**Teks Kutipan:**
■ ■ ■ ■ ■
2. Anak di bawah umur 12 tahun.
Anak
di bawah umur 12 tahun, merupakan alasan pidana yang baru, yang berbeda dengan
aturan alasan penghapus pidana dalam KUHP. Dalam KUHP, anak di bawah umur 16
tahun bukanlah sebagai alasan penghapus pidana walaupun bila dicermati pasal
yang mengatur dalam KUHP dikelompokkan kepada pasal-pasal yang mengatur tentang
alasan penghapus pidana. Pasal 45-47 yang mengatur anak di bawah umur 16 tahun
tersebut, hanya mengatur mengenai aturan pemidanaan yang dijatuhkan kepada anak
berumur di bawah 16 tahun.
Pasal 45-47 itu sebagai berikut:
Pasal 45
“Dalam hal penuntutan pidana terhadap orang yang belum
dewasa karena melakukan suatu perbuatan sebelum umur enam belas tahun, hakim
dapat menentukan: memerintahkan supaya yang bersalah dikembalikan kepada orang
tuanya, walinya atau pemeliharanya, tanpa pidana apa pun.
■ ■ ■ ■ ■
**Data yang Diberikan:**
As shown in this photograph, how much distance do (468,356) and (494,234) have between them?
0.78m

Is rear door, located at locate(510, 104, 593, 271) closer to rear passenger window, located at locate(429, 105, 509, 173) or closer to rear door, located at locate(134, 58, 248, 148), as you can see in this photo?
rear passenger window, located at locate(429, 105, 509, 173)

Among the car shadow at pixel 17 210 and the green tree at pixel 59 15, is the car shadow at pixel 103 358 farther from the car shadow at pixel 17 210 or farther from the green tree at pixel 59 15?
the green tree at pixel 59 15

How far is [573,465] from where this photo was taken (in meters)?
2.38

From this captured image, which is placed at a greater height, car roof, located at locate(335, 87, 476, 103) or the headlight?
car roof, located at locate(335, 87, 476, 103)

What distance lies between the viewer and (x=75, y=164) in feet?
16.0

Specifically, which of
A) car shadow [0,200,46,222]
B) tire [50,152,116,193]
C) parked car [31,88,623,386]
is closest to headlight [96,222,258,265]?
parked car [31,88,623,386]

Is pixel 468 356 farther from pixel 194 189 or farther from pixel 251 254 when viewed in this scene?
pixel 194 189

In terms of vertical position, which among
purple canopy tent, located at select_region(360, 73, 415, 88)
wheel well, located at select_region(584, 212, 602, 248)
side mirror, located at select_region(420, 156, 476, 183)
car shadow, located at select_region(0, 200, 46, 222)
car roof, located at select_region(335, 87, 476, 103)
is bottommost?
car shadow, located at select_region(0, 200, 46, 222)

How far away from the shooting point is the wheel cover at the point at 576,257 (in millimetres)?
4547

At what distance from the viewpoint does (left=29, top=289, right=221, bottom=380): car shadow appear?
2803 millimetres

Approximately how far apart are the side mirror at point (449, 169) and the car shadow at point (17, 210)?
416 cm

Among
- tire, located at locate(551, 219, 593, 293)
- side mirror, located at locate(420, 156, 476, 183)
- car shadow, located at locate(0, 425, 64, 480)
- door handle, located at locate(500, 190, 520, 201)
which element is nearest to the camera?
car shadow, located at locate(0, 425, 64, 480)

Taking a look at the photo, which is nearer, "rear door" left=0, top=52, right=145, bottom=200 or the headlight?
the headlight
■ ■ ■ ■ ■
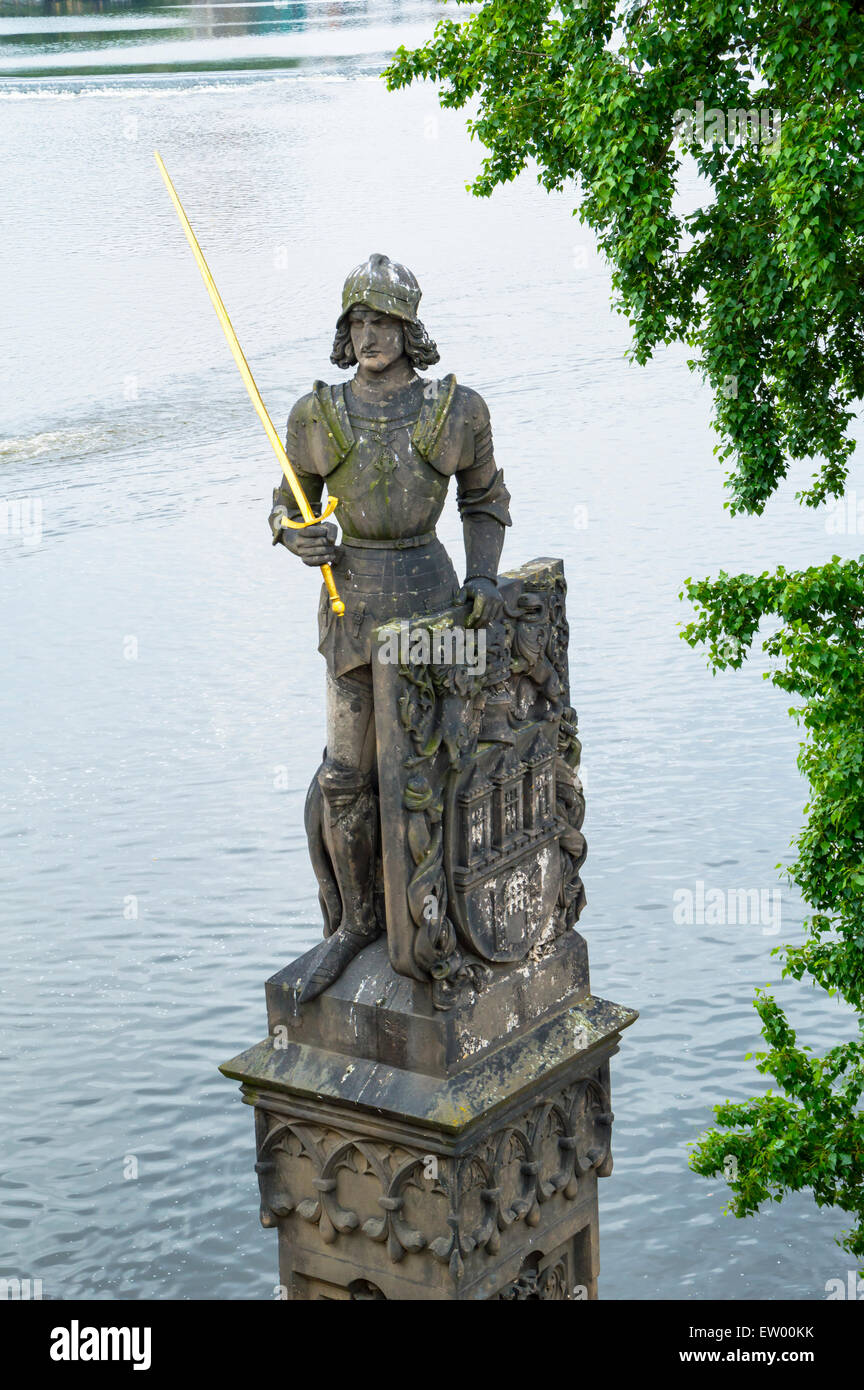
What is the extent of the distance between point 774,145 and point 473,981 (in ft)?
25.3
■ ■ ■ ■ ■
**Soal 1:**
Sebutkan semua pihak yang, menurut kutipan Pasal 45 dalam teks tentang anak di bawah umur, dapat menerima kembali anak yang bersalah tanpa pidana.
**Soal 2:**
Ketik ulang bagian teks tentang anak di bawah umur dari "Pasal 45-47 itu" sampai "pidana apa pun." tanpa mengubah satu kata pun.
Materi di atas merupakan bahan tersendiri yang terpisah dari teks.

**Jawaban Tertulis 1:**
Orang tuanya, walinya, dan pemeliharanya.

**Jawaban Tertulis 2:**
Pasal 45-47 itu sebagai berikut:
Pasal 45
“Dalam hal penuntutan pidana terhadap orang yang belum
dewasa karena melakukan suatu perbuatan sebelum umur enam belas tahun, hakim
dapat menentukan: memerintahkan supaya yang bersalah dikembalikan kepada orang
tuanya, walinya atau pemeliharanya, tanpa pidana apa pun.